Rows of spatial question data
"""

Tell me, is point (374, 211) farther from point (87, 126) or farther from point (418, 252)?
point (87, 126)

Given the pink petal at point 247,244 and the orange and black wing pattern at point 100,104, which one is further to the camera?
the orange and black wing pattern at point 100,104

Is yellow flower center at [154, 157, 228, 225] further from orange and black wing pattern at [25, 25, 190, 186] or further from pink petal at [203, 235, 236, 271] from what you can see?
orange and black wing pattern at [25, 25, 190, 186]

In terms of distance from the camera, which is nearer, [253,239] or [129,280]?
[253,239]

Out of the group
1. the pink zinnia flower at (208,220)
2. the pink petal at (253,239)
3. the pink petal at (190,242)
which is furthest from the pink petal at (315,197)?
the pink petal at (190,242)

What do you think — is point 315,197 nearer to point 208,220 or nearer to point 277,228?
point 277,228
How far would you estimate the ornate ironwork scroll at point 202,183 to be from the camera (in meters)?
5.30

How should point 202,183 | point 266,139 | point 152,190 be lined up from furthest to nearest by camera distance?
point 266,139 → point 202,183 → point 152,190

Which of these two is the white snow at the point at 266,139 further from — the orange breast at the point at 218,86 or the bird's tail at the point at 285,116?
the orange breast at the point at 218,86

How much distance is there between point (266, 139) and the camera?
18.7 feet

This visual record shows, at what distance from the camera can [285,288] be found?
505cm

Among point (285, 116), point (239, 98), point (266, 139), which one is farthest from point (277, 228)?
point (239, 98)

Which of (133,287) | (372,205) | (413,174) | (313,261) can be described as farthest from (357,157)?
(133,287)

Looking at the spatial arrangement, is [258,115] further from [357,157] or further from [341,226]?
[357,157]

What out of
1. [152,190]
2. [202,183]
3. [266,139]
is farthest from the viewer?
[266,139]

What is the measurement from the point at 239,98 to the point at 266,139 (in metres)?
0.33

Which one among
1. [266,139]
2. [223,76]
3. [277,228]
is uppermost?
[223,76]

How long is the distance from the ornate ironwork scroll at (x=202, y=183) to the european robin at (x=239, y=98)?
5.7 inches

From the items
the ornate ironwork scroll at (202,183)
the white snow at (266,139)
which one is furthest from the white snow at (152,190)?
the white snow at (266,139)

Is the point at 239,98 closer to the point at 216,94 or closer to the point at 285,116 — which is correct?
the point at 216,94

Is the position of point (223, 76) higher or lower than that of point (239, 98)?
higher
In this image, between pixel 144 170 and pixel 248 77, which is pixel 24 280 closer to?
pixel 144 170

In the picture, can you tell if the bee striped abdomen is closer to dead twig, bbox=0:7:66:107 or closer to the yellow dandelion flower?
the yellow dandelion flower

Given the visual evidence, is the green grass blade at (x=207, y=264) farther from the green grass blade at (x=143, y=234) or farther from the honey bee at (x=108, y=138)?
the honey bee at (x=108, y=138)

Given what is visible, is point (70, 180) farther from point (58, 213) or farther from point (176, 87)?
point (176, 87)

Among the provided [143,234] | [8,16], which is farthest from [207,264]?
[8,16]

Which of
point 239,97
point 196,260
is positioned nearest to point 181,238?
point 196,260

"""

» **The problem**
Reproduce the lines above without any changes, beginning at the line that contains "Given the visual" and continuing through the last line.

» **Solution to this exercise**
Given the visual evidence, is the green grass blade at (x=207, y=264) farther from the green grass blade at (x=143, y=234) or farther from the honey bee at (x=108, y=138)?
the honey bee at (x=108, y=138)

Given what is visible, is point (70, 180) farther from point (58, 213) or farther from point (176, 87)?
point (176, 87)

Among the provided [143,234] | [8,16], which is farthest from [207,264]?
[8,16]

Which of
point 239,97
point 196,260
is positioned nearest to point 181,238?
point 196,260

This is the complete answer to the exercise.